## TASK ITEM
Given these entries, repeat exactly the lines starting with the one that has "Very Strong Rare" and going on through the one that has "TOP BAMBINA CROPPED", both included, but none of the pictures.

## ENTRIES SHOWN

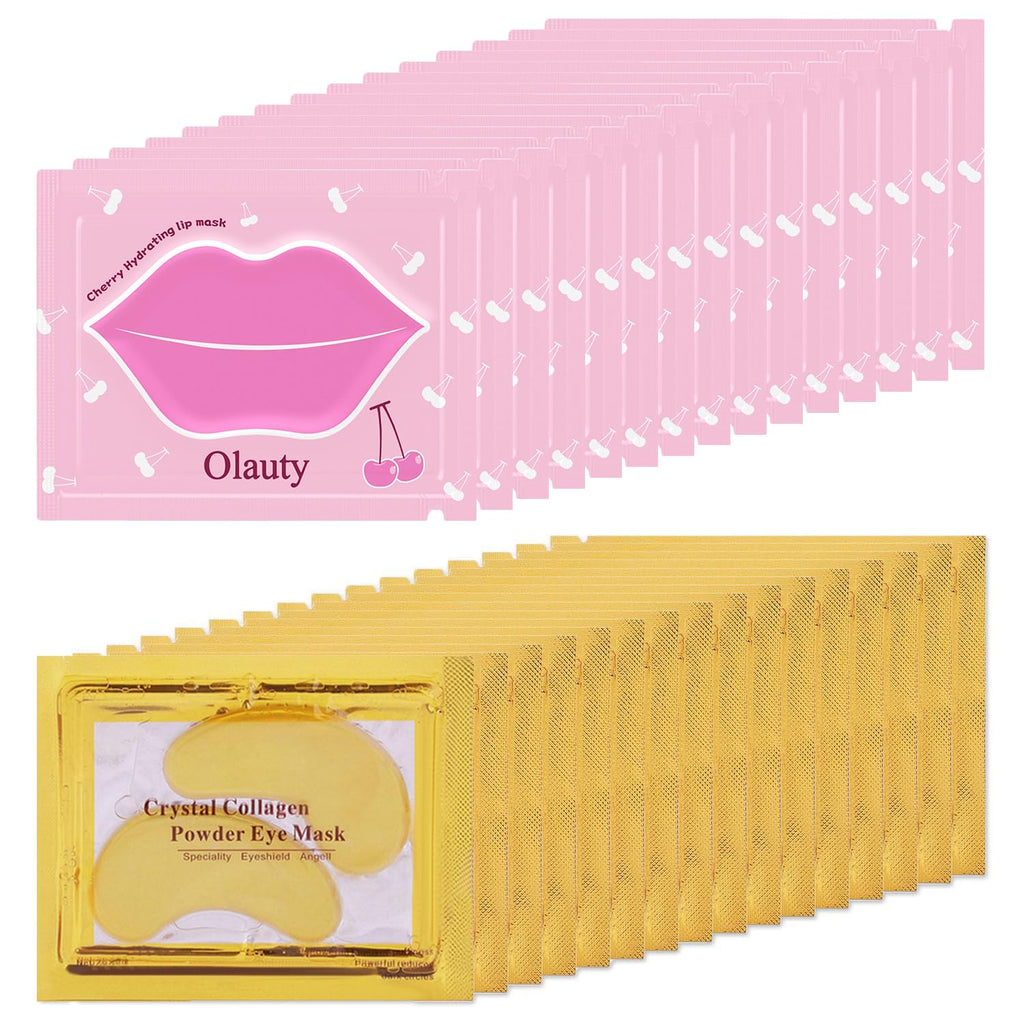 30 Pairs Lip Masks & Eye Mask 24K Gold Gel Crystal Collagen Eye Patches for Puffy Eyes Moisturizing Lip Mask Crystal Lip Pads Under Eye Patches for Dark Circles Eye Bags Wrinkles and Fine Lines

--

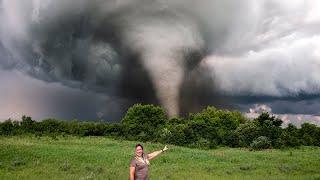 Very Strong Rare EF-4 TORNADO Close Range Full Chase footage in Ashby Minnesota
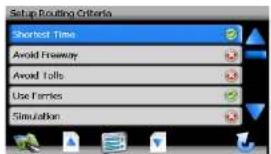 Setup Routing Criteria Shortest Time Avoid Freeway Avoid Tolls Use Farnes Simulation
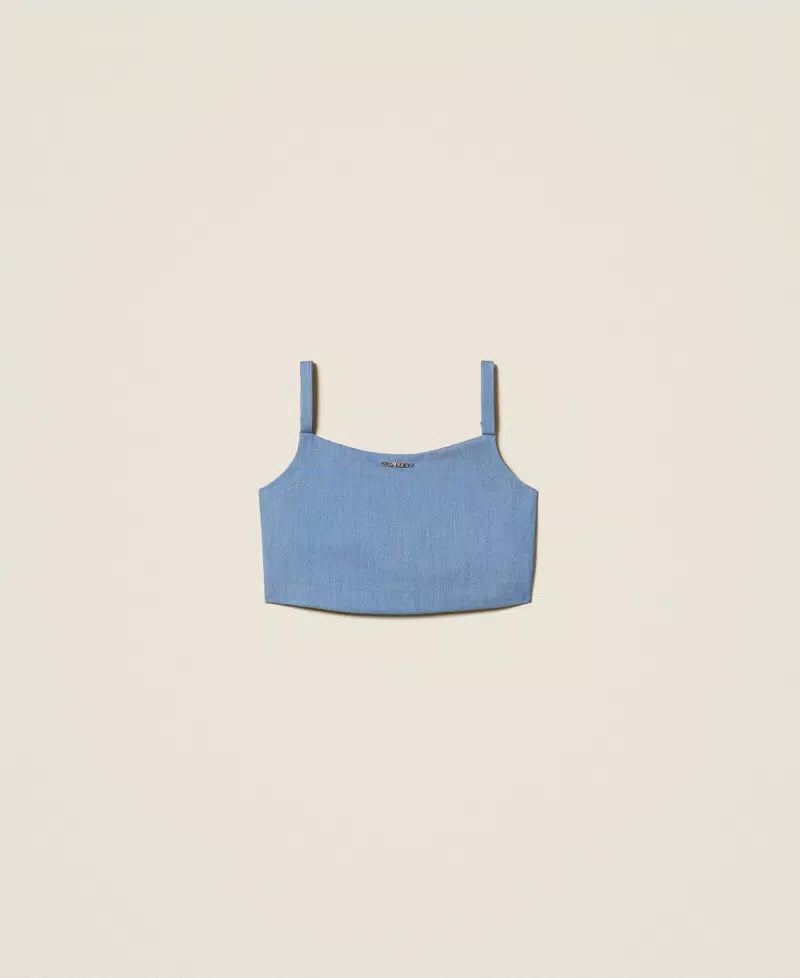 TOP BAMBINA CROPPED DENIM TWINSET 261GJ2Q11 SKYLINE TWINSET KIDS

## THE ANSWER
 Very Strong Rare EF-4 TORNADO Close Range Full Chase footage in Ashby Minnesota
 Setup Routing Criteria Shortest Time Avoid Freeway Avoid Tolls Use Farnes Simulation
 TOP BAMBINA CROPPED DENIM TWINSET 261GJ2Q11 SKYLINE TWINSET KIDS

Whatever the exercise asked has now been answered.